Collected data
* * * *
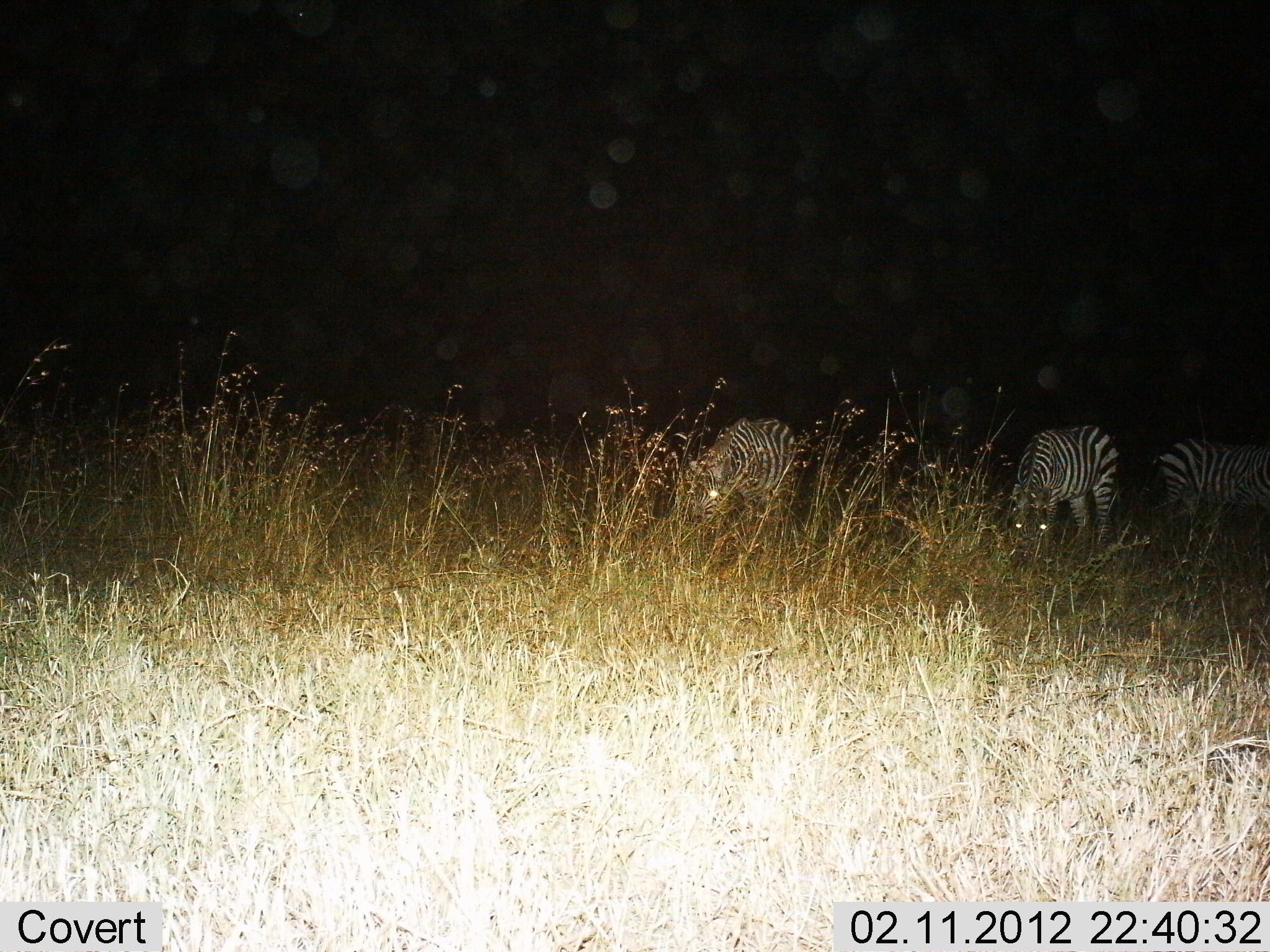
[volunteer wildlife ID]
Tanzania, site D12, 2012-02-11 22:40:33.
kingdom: Animalia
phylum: Chordata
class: Mammalia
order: Perissodactyla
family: Equidae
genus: Equus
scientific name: Equus quagga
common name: plains zebra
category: zebra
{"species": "zebra (plains zebra) (Equus quagga)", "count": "3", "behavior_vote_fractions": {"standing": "30%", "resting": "4%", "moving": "0%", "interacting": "4%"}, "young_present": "0%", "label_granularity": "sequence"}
* * * *
▶ Task instructions: Wherever the string "plains" appears in the entries, copy that line.

▶ Result of this exercise:
common name: plains zebra
{"species": "zebra (plains zebra) (Equus quagga)", "count": "3", "behavior_vote_fractions": {"standing": "30%", "resting": "4%", "moving": "0%", "interacting": "4%"}, "young_present": "0%", "label_granularity": "sequence"}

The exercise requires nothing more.